* **The input**
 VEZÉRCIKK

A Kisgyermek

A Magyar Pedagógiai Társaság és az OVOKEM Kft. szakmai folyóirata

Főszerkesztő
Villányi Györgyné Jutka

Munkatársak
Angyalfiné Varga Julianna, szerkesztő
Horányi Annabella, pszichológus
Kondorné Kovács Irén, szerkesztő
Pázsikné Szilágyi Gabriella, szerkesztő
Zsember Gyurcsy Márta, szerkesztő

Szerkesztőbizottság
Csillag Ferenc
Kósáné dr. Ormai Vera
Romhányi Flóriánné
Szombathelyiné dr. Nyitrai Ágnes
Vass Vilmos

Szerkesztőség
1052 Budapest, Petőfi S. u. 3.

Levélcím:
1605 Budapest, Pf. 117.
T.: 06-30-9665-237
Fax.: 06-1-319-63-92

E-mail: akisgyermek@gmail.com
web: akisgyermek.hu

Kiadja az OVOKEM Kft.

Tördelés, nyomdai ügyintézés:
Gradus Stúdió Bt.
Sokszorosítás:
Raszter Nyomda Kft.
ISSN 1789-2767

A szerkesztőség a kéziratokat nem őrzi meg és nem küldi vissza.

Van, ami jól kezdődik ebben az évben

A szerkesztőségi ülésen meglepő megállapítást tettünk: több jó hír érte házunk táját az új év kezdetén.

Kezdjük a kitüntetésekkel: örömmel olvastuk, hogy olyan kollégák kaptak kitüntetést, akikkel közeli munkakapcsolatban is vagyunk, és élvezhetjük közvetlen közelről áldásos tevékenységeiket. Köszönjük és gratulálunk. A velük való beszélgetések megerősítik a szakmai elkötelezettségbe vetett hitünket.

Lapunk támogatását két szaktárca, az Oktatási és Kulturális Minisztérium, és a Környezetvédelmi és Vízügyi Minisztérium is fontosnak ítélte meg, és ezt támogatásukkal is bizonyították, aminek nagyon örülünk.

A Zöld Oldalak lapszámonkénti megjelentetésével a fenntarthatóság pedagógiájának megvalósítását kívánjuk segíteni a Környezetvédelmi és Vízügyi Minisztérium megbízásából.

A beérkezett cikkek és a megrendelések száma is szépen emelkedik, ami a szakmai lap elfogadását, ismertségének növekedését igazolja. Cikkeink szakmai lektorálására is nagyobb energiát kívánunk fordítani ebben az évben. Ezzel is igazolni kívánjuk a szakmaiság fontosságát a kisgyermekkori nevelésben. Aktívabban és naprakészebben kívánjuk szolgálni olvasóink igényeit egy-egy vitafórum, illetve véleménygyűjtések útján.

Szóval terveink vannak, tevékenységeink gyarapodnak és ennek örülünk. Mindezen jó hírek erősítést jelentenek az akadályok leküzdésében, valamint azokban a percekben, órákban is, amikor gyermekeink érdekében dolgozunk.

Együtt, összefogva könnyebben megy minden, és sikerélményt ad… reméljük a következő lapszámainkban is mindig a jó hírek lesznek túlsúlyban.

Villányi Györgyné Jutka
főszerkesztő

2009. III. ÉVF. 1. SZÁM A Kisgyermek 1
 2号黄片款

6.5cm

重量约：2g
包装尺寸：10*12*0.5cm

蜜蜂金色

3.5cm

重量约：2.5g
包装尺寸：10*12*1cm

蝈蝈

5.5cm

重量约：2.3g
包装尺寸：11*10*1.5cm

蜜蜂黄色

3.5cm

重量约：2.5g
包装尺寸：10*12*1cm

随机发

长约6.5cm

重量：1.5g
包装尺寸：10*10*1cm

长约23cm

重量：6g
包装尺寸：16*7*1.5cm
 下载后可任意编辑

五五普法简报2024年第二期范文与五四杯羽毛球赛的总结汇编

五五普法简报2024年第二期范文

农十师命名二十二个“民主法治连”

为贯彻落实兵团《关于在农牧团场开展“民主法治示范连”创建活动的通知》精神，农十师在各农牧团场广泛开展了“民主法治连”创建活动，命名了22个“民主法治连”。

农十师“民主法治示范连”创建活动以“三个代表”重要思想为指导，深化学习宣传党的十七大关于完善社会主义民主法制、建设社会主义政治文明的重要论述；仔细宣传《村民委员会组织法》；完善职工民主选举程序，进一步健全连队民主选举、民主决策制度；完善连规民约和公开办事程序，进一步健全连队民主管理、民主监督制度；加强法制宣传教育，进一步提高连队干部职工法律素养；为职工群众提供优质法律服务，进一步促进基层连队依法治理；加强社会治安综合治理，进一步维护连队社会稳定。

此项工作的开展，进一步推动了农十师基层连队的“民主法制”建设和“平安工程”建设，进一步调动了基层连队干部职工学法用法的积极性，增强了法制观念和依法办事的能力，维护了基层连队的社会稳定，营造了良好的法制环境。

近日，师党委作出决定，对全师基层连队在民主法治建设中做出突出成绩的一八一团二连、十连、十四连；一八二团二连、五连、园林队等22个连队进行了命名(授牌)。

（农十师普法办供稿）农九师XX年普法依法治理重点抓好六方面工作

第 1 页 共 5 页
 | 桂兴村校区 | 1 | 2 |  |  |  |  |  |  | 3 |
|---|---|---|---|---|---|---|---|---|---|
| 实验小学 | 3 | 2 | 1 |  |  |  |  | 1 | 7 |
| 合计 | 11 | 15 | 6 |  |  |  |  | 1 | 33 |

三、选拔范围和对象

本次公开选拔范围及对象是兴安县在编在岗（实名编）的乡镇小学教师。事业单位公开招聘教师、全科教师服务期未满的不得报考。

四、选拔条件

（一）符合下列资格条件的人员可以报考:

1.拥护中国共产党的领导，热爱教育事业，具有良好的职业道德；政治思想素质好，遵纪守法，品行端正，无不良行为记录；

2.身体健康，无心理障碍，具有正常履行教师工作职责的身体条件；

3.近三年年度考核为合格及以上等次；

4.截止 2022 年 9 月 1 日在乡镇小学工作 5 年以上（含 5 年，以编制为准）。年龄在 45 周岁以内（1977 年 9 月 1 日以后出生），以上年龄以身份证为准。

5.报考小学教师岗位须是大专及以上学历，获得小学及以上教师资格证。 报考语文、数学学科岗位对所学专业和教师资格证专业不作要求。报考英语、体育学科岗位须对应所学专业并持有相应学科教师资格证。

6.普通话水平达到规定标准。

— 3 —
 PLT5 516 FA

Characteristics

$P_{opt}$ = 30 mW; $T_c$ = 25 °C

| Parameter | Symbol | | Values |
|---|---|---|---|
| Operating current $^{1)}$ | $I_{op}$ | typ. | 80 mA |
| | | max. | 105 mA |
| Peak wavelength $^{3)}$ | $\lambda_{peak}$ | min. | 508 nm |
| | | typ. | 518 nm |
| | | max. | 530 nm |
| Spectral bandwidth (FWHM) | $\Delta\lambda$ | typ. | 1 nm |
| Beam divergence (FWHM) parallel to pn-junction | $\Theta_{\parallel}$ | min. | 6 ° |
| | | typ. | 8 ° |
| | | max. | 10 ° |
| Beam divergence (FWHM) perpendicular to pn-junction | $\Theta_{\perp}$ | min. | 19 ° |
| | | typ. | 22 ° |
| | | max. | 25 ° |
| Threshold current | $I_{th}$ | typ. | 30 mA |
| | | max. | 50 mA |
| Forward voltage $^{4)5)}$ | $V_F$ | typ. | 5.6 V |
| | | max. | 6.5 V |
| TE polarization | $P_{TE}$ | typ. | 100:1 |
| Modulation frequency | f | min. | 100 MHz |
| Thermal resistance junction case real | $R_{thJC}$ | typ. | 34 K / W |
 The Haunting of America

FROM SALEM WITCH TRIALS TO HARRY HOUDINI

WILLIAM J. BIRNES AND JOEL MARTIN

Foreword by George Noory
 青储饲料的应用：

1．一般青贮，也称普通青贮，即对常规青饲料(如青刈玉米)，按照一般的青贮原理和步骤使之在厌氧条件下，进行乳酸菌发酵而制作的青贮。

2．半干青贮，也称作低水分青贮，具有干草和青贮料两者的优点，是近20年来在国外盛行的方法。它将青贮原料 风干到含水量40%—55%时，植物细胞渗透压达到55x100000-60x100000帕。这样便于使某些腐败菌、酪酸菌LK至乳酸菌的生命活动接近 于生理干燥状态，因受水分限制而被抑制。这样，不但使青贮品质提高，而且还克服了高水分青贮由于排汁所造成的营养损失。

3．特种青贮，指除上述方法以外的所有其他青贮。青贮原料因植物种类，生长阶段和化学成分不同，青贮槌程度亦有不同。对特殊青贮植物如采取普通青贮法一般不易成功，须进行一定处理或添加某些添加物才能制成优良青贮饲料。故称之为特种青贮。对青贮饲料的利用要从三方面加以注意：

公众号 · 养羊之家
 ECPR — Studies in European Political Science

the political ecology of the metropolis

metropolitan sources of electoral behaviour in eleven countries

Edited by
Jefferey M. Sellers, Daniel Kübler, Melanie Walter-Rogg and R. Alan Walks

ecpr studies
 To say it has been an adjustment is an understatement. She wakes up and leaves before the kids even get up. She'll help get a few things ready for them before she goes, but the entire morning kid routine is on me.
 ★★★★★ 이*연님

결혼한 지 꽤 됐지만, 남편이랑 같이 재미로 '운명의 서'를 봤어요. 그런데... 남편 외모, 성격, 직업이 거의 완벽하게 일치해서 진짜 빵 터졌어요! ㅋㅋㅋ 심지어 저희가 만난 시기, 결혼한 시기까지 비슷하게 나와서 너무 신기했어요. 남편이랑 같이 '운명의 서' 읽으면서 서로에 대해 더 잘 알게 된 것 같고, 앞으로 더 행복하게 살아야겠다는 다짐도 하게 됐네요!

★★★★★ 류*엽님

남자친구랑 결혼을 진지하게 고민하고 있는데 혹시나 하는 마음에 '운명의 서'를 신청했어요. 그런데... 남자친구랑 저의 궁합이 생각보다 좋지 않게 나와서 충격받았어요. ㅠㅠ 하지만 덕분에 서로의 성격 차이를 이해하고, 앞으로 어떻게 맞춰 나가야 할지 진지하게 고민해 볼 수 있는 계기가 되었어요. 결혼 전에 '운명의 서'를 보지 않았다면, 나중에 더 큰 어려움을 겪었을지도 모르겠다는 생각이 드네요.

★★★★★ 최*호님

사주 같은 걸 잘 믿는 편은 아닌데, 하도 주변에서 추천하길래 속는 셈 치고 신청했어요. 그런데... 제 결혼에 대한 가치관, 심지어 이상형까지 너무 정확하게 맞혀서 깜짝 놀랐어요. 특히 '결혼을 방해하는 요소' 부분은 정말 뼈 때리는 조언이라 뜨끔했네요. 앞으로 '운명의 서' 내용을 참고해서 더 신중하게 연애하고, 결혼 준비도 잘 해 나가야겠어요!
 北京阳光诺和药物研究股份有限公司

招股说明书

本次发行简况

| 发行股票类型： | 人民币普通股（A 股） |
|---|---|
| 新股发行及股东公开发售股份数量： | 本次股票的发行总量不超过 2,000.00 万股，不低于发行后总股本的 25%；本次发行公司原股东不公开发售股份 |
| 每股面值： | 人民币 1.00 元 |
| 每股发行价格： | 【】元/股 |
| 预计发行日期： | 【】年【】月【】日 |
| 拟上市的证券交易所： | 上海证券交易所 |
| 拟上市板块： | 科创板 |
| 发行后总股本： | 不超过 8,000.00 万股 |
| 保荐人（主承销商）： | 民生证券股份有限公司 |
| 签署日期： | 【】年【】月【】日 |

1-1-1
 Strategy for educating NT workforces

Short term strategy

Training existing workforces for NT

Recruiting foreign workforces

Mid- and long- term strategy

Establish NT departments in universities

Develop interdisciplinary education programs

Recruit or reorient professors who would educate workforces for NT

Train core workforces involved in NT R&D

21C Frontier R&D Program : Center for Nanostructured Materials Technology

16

* **Task to carry out**
Lines after the one containing "A Zöld Oldalak" are not part of the task. Output the entries exactly from their first line through that one.

* **Exercise result**
 VEZÉRCIKK

A Kisgyermek

A Magyar Pedagógiai Társaság és az OVOKEM Kft. szakmai folyóirata

Főszerkesztő
Villányi Györgyné Jutka

Munkatársak
Angyalfiné Varga Julianna, szerkesztő
Horányi Annabella, pszichológus
Kondorné Kovács Irén, szerkesztő
Pázsikné Szilágyi Gabriella, szerkesztő
Zsember Gyurcsy Márta, szerkesztő

Szerkesztőbizottság
Csillag Ferenc
Kósáné dr. Ormai Vera
Romhányi Flóriánné
Szombathelyiné dr. Nyitrai Ágnes
Vass Vilmos

Szerkesztőség
1052 Budapest, Petőfi S. u. 3.

Levélcím:
1605 Budapest, Pf. 117.
T.: 06-30-9665-237
Fax.: 06-1-319-63-92

E-mail: akisgyermek@gmail.com
web: akisgyermek.hu

Kiadja az OVOKEM Kft.

Tördelés, nyomdai ügyintézés:
Gradus Stúdió Bt.
Sokszorosítás:
Raszter Nyomda Kft.
ISSN 1789-2767

A szerkesztőség a kéziratokat nem őrzi meg és nem küldi vissza.

Van, ami jól kezdődik ebben az évben

A szerkesztőségi ülésen meglepő megállapítást tettünk: több jó hír érte házunk táját az új év kezdetén.

Kezdjük a kitüntetésekkel: örömmel olvastuk, hogy olyan kollégák kaptak kitüntetést, akikkel közeli munkakapcsolatban is vagyunk, és élvezhetjük közvetlen közelről áldásos tevékenységeiket. Köszönjük és gratulálunk. A velük való beszélgetések megerősítik a szakmai elkötelezettségbe vetett hitünket.

Lapunk támogatását két szaktárca, az Oktatási és Kulturális Minisztérium, és a Környezetvédelmi és Vízügyi Minisztérium is fontosnak ítélte meg, és ezt támogatásukkal is bizonyították, aminek nagyon örülünk.

A Zöld Oldalak lapszámonkénti megjelentetésével a fenntarthatóság pedagógiájának megvalósítását kívánjuk segíteni a Környezetvédelmi és Vízügyi Minisztérium megbízásából.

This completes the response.